Ruru the Cat here. We have more vermin. And I'm not just talking about the mouse. Those are fun. I can kill those. My people won't let me touch these. I'm talking about the K-word. I HATE kittens. With a capital H-A-T-E. I've told you before. I let my people bring in one set. Not that they asked me, but suddenly, I had a kitten I was stuck with. I was okay with her. I licked her ears to show I was in charge, didn't I? I didn't kill her, did I? That was my first mistake.
Because then, my irresponsible humans brought in another set and another set and another set. They have periodically have kept one. Without even asking my permission. The nerve. Honestly. We went from one to two to three to four kittens kept just in a little over a year. This is nuts!

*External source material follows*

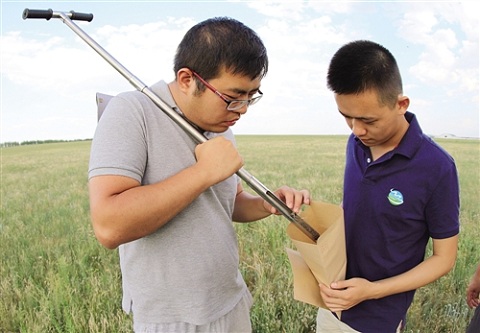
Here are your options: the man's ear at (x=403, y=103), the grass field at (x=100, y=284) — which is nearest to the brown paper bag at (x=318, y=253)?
the man's ear at (x=403, y=103)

Sunday, I was minding my own business when another army of pests showed up. I tried to hide in my special hidey-hole, the underwear drawer. Mostly, I hide there to avoid the kittens who have gotten big enough to take my place and my food and chase me around. My people have all sorts of snide jokes about the kittens and my hidey-hole. But that's okay. It's my special hidey-hole, and it's comfortable. But just at the wrong moment, when those beasties showed up, my people hauled out my hidey-hole. I had nowhere to go to escape.
Now, even hiding in my new hidey-hole, I smell them. I hear them. Sometimes, they even invade places where I want to be. They eat yummy food and milk that should be mine. My people call them "foster kittens," which I hope means they plan on getting rid of them soon, so I don't have to. Too much work, and I'd get in trouble. I wish my people would remember whose house this is. Seriously.